25/10/2013 11:57 EDT | Actualisé 25/12/2013 05:12 EST

Le Syndicat des employés de soutien de l'Université Laval (SEUL) n'a pas l'intention de cesser ses moyens de pression, malgré la démarche d'un étudiant pour que cesse le débrayage des syndiqués.

Miguael Bergeron, qui est inscrit au certificat en administration, a mis en demeure le syndicat et la direction de l'établissement. Il plaide que les étudiants sont dérangés en classe par les moyens de pression des employés de soutien.

Miguael Bergeron fait valoir que le bruit des casseroles et les slogans, répétés à raison de deux fois 15 minutes par jour, empêchent les étudiants de se concentrer en pleine période d'examens.

Le SEUL dit ne pas avoir encore reçu la mise en demeure de Miguael Bergeron. Même si celle-ci lui est signifiée, il n'entend pas s'y soumettre de toute façon.

« La mise en demeure n'est pas fondée en droit. L'étudiant en question demande qu'on ne nuise pas aux cours. On ne nuit pas aux cours. Donc, à partir de ce moment-là, il n'y a plus rien qui tient dans sa mise en demeure en tant que telle », plaide Eric-Jan Zubrzycki, représentant syndical.

Ce dernier tient à préciser que les employés de soutien n'entrent pas dans les classes, contrairement à ce qu'affirme Miguael Bergeron, mais qu'ils manifestent plutôt dans les corridors et les pavillons.

« Il n'y a pas d'entrée en classe.

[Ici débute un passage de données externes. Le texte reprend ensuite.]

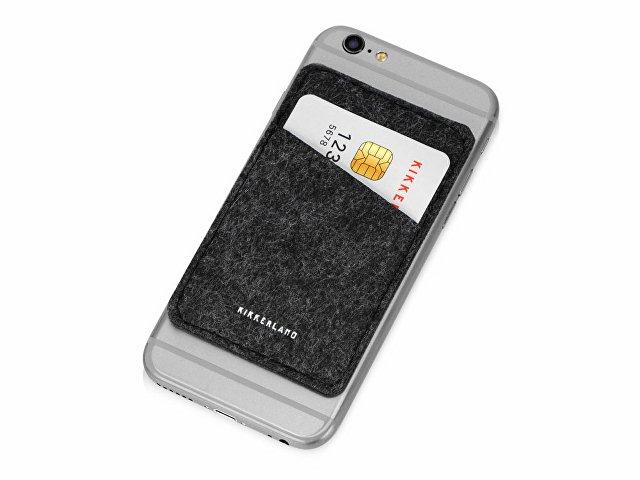 Картхолдер с креплением на телефон «Slot» Картхолдер с креплением на телефон «Slot»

Il y a des gens qui se promènent dans un pavillon, à la grandeur d'un pavillon, sur une période de 15 minutes. Donc, le bruit qui peut être entendu par les étudiants, c'est lorsque la parade passe devant les salles de classe, qui dure tout au plus deux minutes », fait valoir M. Zubrzycki.

Le représentant syndicat ajoute que les membres du SEUL tenteront de perturber les activités administratives la semaine prochaine, compte tenu du fait que les étudiants seront en semaine de relâche.